Already in the last few months I’ve had the opportunity to work on a neurotech project, designing and building a keyboard app for the ici·bici (formerly Smartphone BCI)I’ve also gone back to school! I’m in week 5 of a Machine Learning course from Coursera, and I’m beginning to program basic neural nets. (I had forgotten how much I love math.) If you can’t tell from the references to GTD and Merlin Mann, I’m really into productivity and efficient systems. I have developed many workflows for myself, friends and co-workers, and I’m working on better ways to share these to benefit others.

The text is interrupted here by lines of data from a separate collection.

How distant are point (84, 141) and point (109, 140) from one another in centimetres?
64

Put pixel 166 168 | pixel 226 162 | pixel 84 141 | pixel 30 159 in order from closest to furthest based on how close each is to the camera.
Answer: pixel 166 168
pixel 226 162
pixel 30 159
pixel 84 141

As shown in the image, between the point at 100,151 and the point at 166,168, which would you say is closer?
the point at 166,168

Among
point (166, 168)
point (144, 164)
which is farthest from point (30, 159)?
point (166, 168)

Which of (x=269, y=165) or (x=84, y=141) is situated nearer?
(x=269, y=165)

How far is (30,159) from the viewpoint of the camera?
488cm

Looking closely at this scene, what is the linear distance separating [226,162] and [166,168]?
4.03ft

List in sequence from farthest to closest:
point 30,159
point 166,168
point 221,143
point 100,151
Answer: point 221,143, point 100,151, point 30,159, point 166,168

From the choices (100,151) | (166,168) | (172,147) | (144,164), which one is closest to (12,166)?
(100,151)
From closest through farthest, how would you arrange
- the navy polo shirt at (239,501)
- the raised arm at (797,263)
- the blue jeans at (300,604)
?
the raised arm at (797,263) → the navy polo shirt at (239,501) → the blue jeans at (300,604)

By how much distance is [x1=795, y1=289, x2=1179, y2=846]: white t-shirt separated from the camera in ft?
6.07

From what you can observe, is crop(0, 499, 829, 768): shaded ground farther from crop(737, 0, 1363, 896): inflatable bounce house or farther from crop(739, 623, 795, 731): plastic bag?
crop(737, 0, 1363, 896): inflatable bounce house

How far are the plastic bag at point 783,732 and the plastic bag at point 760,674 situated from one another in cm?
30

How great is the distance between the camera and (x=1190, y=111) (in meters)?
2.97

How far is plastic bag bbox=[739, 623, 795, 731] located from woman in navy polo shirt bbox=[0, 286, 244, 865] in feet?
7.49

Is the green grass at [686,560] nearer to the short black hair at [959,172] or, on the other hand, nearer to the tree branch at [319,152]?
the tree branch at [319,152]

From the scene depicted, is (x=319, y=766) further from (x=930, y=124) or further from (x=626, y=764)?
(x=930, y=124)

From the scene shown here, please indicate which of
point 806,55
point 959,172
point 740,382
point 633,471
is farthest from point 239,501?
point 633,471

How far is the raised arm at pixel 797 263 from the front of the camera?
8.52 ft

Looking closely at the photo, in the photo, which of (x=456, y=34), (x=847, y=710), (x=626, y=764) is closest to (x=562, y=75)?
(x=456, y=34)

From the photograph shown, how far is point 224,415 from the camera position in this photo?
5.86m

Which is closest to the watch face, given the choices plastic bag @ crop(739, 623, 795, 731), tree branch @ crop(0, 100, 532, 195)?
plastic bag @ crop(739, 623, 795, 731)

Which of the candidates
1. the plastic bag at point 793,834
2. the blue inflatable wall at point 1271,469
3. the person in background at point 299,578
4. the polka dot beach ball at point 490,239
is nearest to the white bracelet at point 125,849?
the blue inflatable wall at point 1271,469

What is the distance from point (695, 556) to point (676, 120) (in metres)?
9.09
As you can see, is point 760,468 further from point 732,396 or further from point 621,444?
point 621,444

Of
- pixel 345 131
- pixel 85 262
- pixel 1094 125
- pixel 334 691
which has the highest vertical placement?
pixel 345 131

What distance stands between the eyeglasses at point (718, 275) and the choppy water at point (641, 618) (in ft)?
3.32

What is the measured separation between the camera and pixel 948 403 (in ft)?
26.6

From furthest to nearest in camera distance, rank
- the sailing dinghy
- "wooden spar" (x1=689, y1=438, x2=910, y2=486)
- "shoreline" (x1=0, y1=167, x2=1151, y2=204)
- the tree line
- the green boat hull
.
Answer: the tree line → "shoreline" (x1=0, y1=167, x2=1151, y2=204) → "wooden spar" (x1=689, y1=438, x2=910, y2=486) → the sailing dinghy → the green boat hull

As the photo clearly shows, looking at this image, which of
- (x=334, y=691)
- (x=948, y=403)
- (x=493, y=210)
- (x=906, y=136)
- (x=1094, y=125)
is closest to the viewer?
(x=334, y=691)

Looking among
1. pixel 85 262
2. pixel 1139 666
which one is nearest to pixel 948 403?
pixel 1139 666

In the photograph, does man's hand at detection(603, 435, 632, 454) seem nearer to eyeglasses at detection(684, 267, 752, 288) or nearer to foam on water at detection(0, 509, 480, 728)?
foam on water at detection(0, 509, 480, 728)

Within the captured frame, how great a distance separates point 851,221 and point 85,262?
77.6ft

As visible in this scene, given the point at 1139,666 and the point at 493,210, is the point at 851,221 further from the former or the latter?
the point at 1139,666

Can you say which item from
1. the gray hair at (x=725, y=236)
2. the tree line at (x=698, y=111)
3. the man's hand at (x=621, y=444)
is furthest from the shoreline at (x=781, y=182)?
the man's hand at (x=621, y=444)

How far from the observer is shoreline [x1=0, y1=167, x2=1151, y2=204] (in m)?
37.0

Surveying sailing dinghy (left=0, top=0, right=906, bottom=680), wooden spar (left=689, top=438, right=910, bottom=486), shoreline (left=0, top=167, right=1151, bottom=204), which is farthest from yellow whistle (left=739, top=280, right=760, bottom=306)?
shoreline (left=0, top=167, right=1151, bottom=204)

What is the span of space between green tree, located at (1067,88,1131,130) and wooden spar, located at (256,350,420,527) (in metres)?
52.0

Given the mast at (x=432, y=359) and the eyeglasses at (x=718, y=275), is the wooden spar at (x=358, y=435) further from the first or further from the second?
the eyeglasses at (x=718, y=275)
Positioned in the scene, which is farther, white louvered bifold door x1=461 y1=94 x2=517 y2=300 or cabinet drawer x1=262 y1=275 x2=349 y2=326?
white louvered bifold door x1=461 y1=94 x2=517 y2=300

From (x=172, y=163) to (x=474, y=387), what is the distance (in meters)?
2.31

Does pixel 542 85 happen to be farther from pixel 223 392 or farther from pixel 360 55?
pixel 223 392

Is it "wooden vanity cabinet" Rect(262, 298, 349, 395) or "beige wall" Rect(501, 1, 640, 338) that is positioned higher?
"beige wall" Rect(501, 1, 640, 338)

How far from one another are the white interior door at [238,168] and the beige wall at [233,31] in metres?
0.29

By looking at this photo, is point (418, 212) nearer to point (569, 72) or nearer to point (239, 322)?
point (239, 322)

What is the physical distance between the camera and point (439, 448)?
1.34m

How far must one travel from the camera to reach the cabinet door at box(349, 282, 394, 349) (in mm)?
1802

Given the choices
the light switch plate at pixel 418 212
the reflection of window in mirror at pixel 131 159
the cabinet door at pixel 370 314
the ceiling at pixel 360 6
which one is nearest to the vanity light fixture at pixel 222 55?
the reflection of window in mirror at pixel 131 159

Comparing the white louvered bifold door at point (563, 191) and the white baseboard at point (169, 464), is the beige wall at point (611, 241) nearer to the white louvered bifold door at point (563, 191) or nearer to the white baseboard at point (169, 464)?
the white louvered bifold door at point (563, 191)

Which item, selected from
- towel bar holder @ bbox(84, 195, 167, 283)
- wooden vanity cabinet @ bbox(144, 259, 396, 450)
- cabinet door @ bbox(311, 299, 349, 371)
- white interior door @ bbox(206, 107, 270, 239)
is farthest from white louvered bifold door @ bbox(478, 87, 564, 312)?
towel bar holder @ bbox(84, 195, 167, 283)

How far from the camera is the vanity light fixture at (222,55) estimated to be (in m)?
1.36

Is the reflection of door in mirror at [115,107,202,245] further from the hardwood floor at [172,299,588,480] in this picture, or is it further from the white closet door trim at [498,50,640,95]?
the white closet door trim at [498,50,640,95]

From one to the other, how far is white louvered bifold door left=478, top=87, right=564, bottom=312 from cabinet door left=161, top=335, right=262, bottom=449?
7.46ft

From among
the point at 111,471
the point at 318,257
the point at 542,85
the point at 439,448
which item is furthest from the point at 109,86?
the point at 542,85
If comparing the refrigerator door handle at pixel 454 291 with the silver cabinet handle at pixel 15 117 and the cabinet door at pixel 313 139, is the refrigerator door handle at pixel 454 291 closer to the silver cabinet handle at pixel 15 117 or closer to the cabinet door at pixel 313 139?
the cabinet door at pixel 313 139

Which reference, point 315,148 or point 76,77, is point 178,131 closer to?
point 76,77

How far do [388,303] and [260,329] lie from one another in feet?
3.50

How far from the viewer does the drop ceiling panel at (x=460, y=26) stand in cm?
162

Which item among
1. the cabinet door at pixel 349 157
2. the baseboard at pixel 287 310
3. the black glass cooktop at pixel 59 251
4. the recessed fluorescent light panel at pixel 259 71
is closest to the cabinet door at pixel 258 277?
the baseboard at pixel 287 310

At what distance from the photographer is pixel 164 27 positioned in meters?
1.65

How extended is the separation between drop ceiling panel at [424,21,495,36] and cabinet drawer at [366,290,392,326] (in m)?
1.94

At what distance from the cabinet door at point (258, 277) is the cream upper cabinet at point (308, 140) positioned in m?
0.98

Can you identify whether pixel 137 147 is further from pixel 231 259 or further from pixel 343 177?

In between these projects I’m also available for part-time consulting work. I’m eager to meet teams who are facing new challenges and see if I can help them out. If you have a studio that needs to grow or you just want to make things run more efficiently then please get in touch.

To help explain a bit more about my work both old and current, I’ve built this website. My portfolio currently has a selection of work from my time at Squint and I hope to post more about my new projects soon.

The first step was finding interesting problems that scared me but now I’m on a faster path to solving them.